▶ Instrução dada
Repete, palavra por palavra, tudo o que vai de "O dossiê da" até "acordado com Bruxelas." na página.

=== Página ===

A ex-ministra da Saúde de Cavaco Silva pode mostrar-se surpreendida com o veto do BCE. Mas cometeu um erro de cálculo que o seu excelente currículo dispensava.
O dossiê da CGD é um pesado revés para António Costa. Não adianta iludi-lo. E será um bónus para a oposição, se não tiver por ali telhados de vidro.
As asneiras políticas são tantas que merecem lugar no Guiness. Espanta um processo tão kafkiano num setor que deveria ser tratado com pinças. Choca ver um ministro das Finanças inseguro, esquivo, evasivo, em conferência de imprensa convocada para anunciar o modelo de recapitalização da Caixa acordado com Bruxelas.
A irresponsabilidade política não se corrige por decreto. O amadorismo tão-pouco. E a gestão do dossiê CGD correu tão mal que até o PCP e o Bloco saltaram da ‘geringonça’ para dizer que não subscreviam mudanças na lei bancária.

=== Material de base ===

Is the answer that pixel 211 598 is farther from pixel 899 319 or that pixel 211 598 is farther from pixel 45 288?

===

▶ Exercício resolvido
O dossiê da CGD é um pesado revés para António Costa. Não adianta iludi-lo. E será um bónus para a oposição, se não tiver por ali telhados de vidro.
As asneiras políticas são tantas que merecem lugar no Guiness. Espanta um processo tão kafkiano num setor que deveria ser tratado com pinças. Choca ver um ministro das Finanças inseguro, esquivo, evasivo, em conferência de imprensa convocada para anunciar o modelo de recapitalização da Caixa acordado com Bruxelas.